◆ EXTRAIT À LIRE

───

Violent Cop
Alors que mes complices de SdA couvrent l’édition 2009 du Festival du Film Asiatique de Deauville, j’ai décidé de me lancer dans une petite rétrospective Kitano, tranquillement installé @home. Me voici donc (à nouveau) face à sa première réalisation cinématographique : Violent Cop. Pour ceux qui ne le sauraient pas encore, Violent Cop était initialement prévue sous la direction de Kinji Fukasaku, Kitano devant seulement en interpréter le rôle principal, mais des divergences entre Fukasaku et la Shôchiku ont finalement écarté le réalisateur japonais. Du coup, le fauteuil fut proposé à Kitano, ce dernier ayant supervisé la réalisation de ses propres émissions télévisées pendant plusieurs années. Quelques remaniements de scénario plus tard, histoire de noircir un peu le personnage, le touche-à-tout nippon se place donc devant/derrière la caméra pour une oeuvre indéniablement violente et atypique.
Certes, la violence est très présente, tant à l’image que dans le portrait des deux principaux protagonistes : Azuma (interprété par Kitano), flic taciturne aux méthodes musclées, et Kiyohiro (interprété par Haku Ryu), yakuza impassible aux penchants sadiques. Mais celle-ci n’est en réalité que la manifestation, dans leurs contextes professionnels respectifs, de l’inadaptation dont ils sont les victimes ; inadaptation à la norme sociale imposée, inadaptation aux échanges humains, inadaptation aux codes des corps contraires auxquels ils appartiennent... Pour autant, les raisons de cette inadaptation ne seront pas développées ; Azuma s’occupe de sa jeune sœur, atteinte de troubles mentaux, Kiyohiro est homosexuel... Ce sont les seuls éléments personnels extérieurs à leur conflit qui nous sont ouvertement révélés. Mais, comme souvent chez Kitano, le non-dit travaille au service du récit, à la manière de l’art abstrait, et c’est donc au spectateur d’imaginer le background de ces personnages riches en substance.
Sur le plan de la réalisation, même si Kitano avoue lui-même ses lacunes sur cette première expérience, on peut pourtant déjà noter certaines éléments/gimmicks qui deviendront sa signature : de longs plans fixes silencieux, face caméra, des cadrages de 3/4, en légère contre-plongée, sur deux personnes en contemplation (cf. Hana-Bi, Dolls et Takeshi’s)... Et si Kitano préfère poser sa caméra, jouer sur la composition du cadre plutôt que d’user du travelling, il n’en filme pas moins souvent des personnages en mouvement, comme ces longs plans sur Azuma qui marche, évoquant la dynamique d’une violence contenue qui explose lorsque son hôte se fige.

───

◆ ENREGISTREMENTS AFFICHÉS
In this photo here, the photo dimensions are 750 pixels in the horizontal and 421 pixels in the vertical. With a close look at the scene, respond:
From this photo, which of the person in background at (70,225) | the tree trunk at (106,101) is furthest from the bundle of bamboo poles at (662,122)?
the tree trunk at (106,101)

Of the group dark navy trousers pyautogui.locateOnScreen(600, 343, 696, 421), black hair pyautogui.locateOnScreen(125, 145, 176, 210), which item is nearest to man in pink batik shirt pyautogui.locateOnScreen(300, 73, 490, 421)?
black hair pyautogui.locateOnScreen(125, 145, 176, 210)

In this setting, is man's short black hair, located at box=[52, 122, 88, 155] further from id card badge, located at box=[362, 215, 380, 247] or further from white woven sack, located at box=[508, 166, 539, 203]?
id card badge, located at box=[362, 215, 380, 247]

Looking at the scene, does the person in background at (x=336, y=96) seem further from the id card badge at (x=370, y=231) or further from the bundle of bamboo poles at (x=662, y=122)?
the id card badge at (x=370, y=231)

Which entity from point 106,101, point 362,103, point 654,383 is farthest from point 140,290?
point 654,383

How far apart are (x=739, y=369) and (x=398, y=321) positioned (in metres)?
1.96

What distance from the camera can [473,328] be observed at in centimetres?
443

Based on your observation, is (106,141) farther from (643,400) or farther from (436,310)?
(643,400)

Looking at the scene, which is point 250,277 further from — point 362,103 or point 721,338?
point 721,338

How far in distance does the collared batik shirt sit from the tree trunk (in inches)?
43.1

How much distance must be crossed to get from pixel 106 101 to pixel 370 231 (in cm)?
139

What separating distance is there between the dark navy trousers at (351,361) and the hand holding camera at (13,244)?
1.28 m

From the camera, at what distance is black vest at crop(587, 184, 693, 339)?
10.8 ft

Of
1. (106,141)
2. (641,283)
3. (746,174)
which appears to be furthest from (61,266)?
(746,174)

───

◆ VOS TÂCHES
**A.** D'après la critique de Violent Cop, quel réalisateur devait initialement mettre en scène le film ?
**B.** Poursuivez la critique de Violent Cop à partir de sa dernière phrase.

◆ RÉPONSES ATTENDUES
**A.** Kinji Fukasaku.

**B.**
Alors Violent Cop, apologie de la violence personnelle, façon Japanese Death Wish, ou bien pamphlet contre celle-ci ? Quelques indices dans les dernières minutes du film nous orientent vers la seconde option. En effet, lorsque le bras droit de Nito (le boss yakuza) pénètre sur les lieux de la tuerie finale, c’est une mise en scène de la violence qui s’offre à lui ; l’esthétique est travaillée, l’ombre et la lumière composent un cadre cinématographique dans lequel la violence est mise en valeur. Mais lorsqu’il allume la lumière, il nous expose la vraie nature de celle-ci, réduisant alors sa beauté à la seule utilisation d’artifices visuels dans un hangar. D’une réplique, "Le monde est fou", il appuie son propos, afin d’ouvrir les yeux du public sur le caractère artificiel de la violence qui lui a été présentée avec excès pendant toute la durée du film.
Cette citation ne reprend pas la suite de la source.